I was ordained as a deacon almost twenty nine years ago, in South Africa, when the Anglican church did not yet have women priests.  It was a very challenging time in the church as we debated and dialogued about this, and also in the country, as it was the evils of apartheid were coming to an end and the struggles against it intensified, and life was turbulent.  in the Anglican church, the church did not obey the laws that segregated people where we lived, and I was sent to a large, black township called Mitchells Plain, about half a million people, nine Anglican churches, all of them with a thousand or couple of thousand members.  I was the only woman deacon in the diocese, and one of maybe three or four white people who lived there.  It was a permanent adventure!  It was a place of great social need, unemployment, gang violence, families struggling to make ends meet, and a place of raucous humor, cutting jokes, and great strength of character for good and for ill.

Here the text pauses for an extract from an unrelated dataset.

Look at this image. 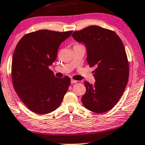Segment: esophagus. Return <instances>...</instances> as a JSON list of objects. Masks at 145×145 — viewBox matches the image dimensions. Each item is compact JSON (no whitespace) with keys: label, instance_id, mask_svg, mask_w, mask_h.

My parish and I loved each other deeply, and I laughed and cried almost every day.  When we got to know each other, we discovered that we attended the same churches growing up - except that they were evicted from their lifelong homes to places at least a half hour drive away and no transport.  It was a very painful experience that they kept grieving forever.  I learned so much as a rookie deacon, stories of pain, heartbreak and courage that I would never had known if I had not met them.  It was crucial for us in South Africa to find ways to cross the divides that apartheid had made to separate us.

It was also challenging being the first woman in the diocese and the only one for two and a half years.  There was a lot of support, and opposition, and a lot of the supportive folks were completely quiet at the moments I could have used their vocal support.  It was lonely.  I had to be strong in my faith and trust that God had called me, and in my study of Scripture and theology, believing in the equality of women and men, believing that God called women to be priests.  There were many particular arguments about why women could not be priests, ranging from biology and hormones, to specific Bible texts that seem to say that women cannot do this, to church history and more.  We can discuss those afterwards if you are interest to hear why I think that feminism and the equality of women and men is supported in Scripture, though not in the cultural context.  We can look at some Scriptures and have some good discussion.  I had to learn to talk with people whose views I completely disagreed with, and figure how to get along with each other in the same church.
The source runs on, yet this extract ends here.